▸ **WHAT YOU HAVE TO DO**: Reproduce verbatim every line of the rows from the line containing "What is the measure" through the last line of the rows, including both of those lines.
===
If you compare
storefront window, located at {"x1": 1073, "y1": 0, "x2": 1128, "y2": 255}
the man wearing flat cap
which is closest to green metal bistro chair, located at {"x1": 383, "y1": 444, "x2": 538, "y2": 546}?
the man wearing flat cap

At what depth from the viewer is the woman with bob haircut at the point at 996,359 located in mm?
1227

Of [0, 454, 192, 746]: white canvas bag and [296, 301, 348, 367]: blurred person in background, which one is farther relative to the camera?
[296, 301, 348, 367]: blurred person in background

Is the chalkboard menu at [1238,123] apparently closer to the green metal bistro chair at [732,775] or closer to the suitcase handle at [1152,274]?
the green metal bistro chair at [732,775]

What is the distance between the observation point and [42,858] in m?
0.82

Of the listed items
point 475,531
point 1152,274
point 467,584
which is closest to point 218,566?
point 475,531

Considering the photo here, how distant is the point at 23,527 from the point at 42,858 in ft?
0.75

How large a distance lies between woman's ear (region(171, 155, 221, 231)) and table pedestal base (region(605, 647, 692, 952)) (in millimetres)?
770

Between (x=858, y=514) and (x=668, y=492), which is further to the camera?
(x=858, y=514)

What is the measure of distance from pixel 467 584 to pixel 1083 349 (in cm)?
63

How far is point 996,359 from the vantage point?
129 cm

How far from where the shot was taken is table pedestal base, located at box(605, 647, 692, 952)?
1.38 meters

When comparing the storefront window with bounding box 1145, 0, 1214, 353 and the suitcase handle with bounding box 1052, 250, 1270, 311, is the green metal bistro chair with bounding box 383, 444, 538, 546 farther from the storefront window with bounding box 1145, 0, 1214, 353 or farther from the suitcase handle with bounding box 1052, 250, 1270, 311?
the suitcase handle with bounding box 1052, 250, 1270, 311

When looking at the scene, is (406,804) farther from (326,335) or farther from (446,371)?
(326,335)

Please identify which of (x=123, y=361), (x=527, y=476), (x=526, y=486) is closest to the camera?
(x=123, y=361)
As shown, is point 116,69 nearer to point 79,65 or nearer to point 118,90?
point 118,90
===
▸ **ANSWER FOR THIS EXERCISE**:
What is the measure of distance from pixel 467 584 to pixel 1083 349 (in cm)?
63

How far is point 996,359 from the vantage point?
129 cm

How far from where the shot was taken is table pedestal base, located at box(605, 647, 692, 952)?
1.38 meters

When comparing the storefront window with bounding box 1145, 0, 1214, 353 and the suitcase handle with bounding box 1052, 250, 1270, 311, is the green metal bistro chair with bounding box 383, 444, 538, 546 farther from the storefront window with bounding box 1145, 0, 1214, 353 or farther from the suitcase handle with bounding box 1052, 250, 1270, 311?
the suitcase handle with bounding box 1052, 250, 1270, 311

When looking at the scene, is (406,804) farther from (326,335) or farther from (446,371)?
(326,335)

Please identify which of (x=123, y=361), (x=527, y=476), (x=526, y=486) is closest to the camera?
(x=123, y=361)
As shown, is point 116,69 nearer to point 79,65 or nearer to point 118,90?
point 118,90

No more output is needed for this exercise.